AIM - Set down precisely the lines from the line with "Between parked car" through the end of the material, inclusive, and no pictures.

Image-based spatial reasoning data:
──────────
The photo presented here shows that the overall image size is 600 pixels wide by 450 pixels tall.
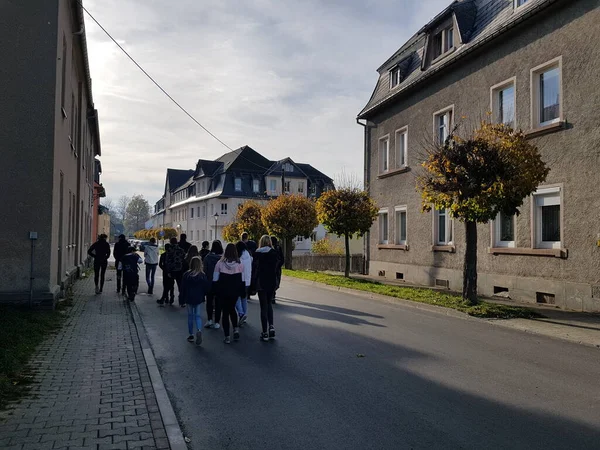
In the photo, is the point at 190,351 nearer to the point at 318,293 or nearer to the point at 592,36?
the point at 318,293

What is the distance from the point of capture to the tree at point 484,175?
38.7ft

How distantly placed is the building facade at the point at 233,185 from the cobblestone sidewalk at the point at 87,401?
48703 mm

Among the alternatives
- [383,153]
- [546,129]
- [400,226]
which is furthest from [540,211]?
[383,153]

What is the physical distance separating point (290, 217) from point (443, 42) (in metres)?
12.0

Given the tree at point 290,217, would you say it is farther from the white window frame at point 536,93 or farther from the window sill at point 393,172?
the white window frame at point 536,93

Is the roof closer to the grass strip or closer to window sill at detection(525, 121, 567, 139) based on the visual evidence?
window sill at detection(525, 121, 567, 139)

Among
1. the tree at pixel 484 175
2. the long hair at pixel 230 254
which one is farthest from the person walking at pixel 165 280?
the tree at pixel 484 175

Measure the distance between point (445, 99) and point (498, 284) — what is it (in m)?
6.99

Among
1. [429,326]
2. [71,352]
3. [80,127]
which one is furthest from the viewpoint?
[80,127]

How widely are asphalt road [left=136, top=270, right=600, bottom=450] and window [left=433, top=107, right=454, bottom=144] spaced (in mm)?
9999

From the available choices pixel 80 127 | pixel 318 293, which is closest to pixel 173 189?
pixel 80 127

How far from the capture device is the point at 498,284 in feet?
50.8

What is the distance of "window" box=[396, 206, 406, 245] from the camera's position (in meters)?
22.1

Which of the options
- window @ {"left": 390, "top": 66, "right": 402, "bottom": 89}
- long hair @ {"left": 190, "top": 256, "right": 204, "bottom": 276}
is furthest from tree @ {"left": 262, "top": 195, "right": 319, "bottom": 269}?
long hair @ {"left": 190, "top": 256, "right": 204, "bottom": 276}
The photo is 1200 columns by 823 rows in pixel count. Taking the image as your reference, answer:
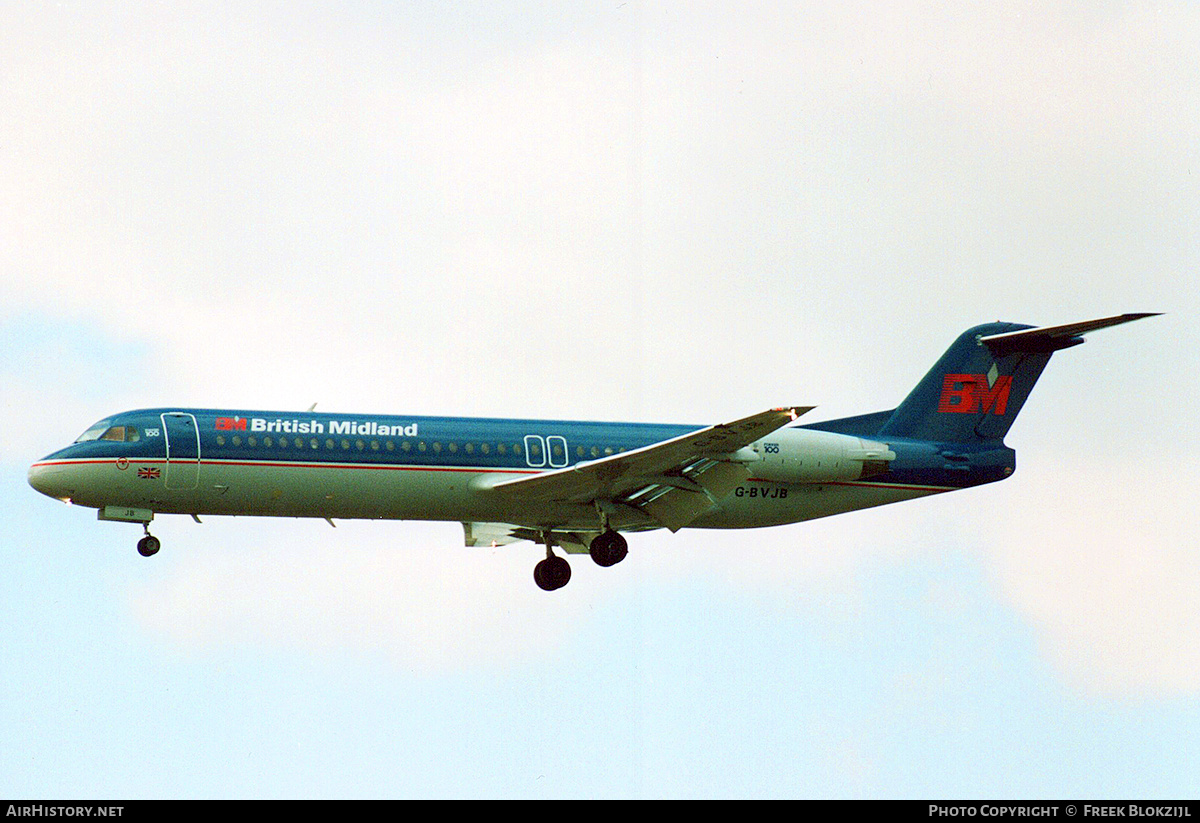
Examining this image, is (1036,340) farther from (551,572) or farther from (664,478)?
(551,572)

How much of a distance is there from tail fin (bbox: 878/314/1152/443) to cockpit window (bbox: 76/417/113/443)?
15.9 m

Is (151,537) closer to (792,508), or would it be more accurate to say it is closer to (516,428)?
(516,428)

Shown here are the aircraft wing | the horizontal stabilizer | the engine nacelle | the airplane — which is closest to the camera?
the aircraft wing

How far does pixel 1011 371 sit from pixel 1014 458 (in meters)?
2.01

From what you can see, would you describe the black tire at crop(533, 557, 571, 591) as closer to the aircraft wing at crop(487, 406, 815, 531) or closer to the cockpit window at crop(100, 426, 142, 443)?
the aircraft wing at crop(487, 406, 815, 531)

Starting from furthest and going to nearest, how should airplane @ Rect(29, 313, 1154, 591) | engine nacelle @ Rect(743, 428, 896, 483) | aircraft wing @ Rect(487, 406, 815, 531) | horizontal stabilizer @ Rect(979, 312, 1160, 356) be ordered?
horizontal stabilizer @ Rect(979, 312, 1160, 356) → engine nacelle @ Rect(743, 428, 896, 483) → airplane @ Rect(29, 313, 1154, 591) → aircraft wing @ Rect(487, 406, 815, 531)

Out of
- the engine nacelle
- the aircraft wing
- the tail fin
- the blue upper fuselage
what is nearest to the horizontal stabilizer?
the tail fin

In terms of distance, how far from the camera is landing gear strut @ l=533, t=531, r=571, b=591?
34.2m

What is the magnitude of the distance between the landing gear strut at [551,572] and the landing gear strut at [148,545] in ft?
26.1

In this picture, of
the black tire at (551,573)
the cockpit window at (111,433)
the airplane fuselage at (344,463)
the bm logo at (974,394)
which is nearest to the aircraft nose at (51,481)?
the airplane fuselage at (344,463)

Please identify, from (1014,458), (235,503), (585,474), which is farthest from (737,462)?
(235,503)

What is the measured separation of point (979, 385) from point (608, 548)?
9.02m

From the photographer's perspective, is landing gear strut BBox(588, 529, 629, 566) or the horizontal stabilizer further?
the horizontal stabilizer
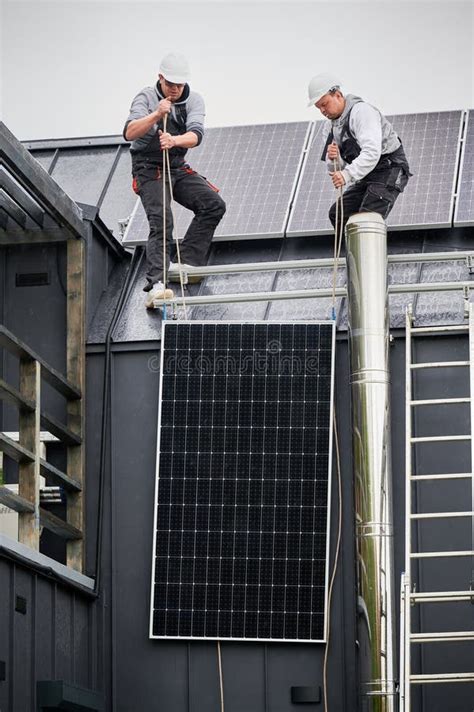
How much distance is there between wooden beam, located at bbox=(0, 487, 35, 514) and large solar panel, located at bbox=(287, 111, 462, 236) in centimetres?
359

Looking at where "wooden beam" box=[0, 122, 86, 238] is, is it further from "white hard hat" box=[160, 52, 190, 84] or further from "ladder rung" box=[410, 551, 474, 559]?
"ladder rung" box=[410, 551, 474, 559]

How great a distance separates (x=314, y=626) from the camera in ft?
32.4

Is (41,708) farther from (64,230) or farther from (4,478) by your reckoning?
(64,230)

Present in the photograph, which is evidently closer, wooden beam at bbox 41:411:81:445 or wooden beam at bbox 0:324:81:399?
wooden beam at bbox 0:324:81:399

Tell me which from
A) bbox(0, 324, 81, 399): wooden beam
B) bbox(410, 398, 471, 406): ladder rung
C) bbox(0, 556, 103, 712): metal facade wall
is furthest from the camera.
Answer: bbox(410, 398, 471, 406): ladder rung

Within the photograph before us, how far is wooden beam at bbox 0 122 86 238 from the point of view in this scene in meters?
9.62

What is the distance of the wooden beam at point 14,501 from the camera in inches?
356

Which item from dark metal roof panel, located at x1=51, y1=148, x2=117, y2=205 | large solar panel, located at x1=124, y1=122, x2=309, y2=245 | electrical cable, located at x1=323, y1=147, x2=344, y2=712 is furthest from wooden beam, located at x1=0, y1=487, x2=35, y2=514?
dark metal roof panel, located at x1=51, y1=148, x2=117, y2=205

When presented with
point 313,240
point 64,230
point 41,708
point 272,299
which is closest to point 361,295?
point 272,299

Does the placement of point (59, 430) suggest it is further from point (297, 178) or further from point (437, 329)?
point (297, 178)

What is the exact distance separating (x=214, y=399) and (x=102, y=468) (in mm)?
1036

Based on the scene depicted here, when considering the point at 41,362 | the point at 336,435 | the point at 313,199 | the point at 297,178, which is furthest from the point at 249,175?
the point at 41,362

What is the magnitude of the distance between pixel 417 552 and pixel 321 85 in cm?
365

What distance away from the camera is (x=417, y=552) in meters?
9.90
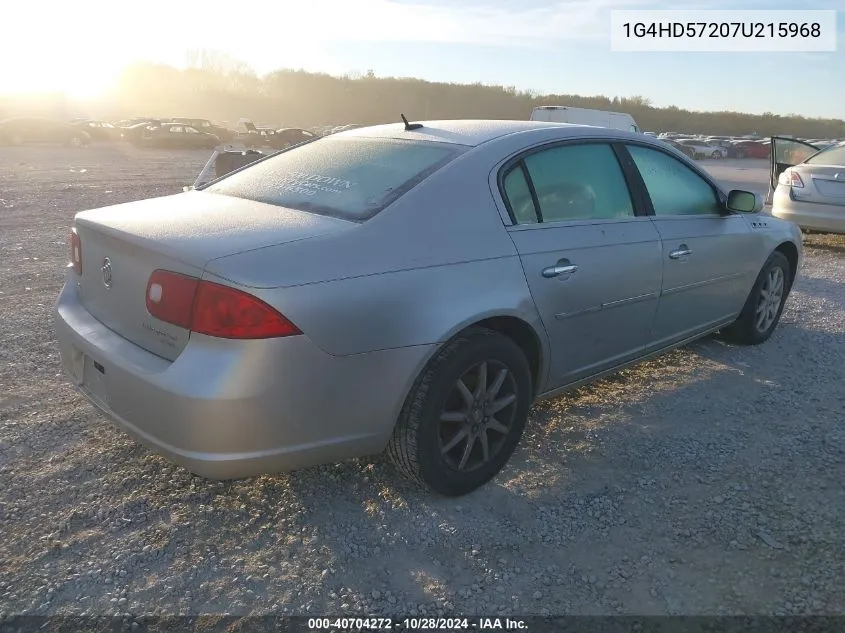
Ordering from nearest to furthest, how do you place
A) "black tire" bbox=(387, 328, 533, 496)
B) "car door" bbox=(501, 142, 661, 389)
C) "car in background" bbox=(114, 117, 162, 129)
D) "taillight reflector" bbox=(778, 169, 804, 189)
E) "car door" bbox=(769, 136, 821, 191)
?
1. "black tire" bbox=(387, 328, 533, 496)
2. "car door" bbox=(501, 142, 661, 389)
3. "taillight reflector" bbox=(778, 169, 804, 189)
4. "car door" bbox=(769, 136, 821, 191)
5. "car in background" bbox=(114, 117, 162, 129)

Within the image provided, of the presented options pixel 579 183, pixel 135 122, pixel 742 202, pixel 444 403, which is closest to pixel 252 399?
pixel 444 403

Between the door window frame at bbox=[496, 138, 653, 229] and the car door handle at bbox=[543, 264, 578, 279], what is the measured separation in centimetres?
20

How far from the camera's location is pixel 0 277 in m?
6.27

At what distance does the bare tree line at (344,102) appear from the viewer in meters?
75.7

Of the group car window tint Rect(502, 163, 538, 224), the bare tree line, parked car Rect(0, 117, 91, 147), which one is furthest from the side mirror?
the bare tree line

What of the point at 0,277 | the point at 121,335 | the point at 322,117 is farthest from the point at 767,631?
the point at 322,117

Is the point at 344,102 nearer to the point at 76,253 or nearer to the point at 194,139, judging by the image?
the point at 194,139

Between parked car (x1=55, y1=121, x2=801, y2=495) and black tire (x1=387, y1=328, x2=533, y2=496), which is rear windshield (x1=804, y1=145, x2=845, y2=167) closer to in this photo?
parked car (x1=55, y1=121, x2=801, y2=495)

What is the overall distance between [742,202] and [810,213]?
532cm

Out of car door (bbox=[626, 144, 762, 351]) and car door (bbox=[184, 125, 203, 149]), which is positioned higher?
car door (bbox=[184, 125, 203, 149])

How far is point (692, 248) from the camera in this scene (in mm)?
3992

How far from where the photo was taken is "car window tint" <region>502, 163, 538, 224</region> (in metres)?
3.07

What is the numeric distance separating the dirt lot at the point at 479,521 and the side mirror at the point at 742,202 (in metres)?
1.15

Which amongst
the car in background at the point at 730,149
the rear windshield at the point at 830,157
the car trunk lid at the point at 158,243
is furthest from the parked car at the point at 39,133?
the car in background at the point at 730,149
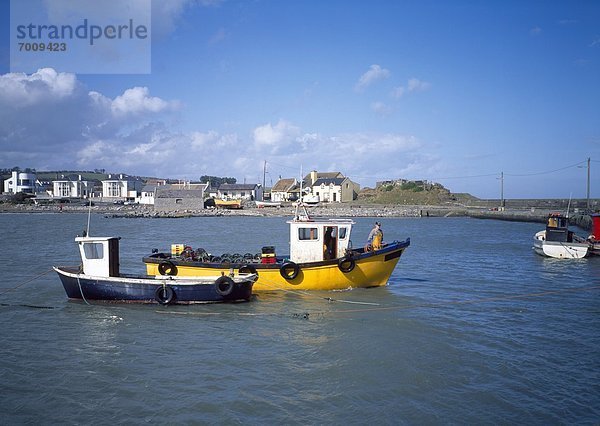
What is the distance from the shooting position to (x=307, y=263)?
──────────
ANSWER IN FULL -
Between parked car (x1=55, y1=121, x2=801, y2=495) and black tire (x1=387, y1=328, x2=533, y2=496), which is rear windshield (x1=804, y1=145, x2=845, y2=167) closer to in this photo?
parked car (x1=55, y1=121, x2=801, y2=495)

What is the overall distance between [742,202] and [810,213]?
532cm

Out of car door (bbox=[626, 144, 762, 351]) and car door (bbox=[184, 125, 203, 149]), which is positioned higher?
car door (bbox=[184, 125, 203, 149])

How far is point (692, 248) from the camera in this scene (in mm)?
3992

How far from where the photo was taken is "car window tint" <region>502, 163, 538, 224</region> (in metres)?
3.07

What is the numeric distance separating the dirt lot at the point at 479,521 and the side mirror at the point at 742,202 (in metres)?
1.15

Which amongst
the car in background at the point at 730,149
the rear windshield at the point at 830,157
the car trunk lid at the point at 158,243
is furthest from the parked car at the point at 39,133?
the car in background at the point at 730,149
What is the distance from the shooting position to (x=307, y=263)?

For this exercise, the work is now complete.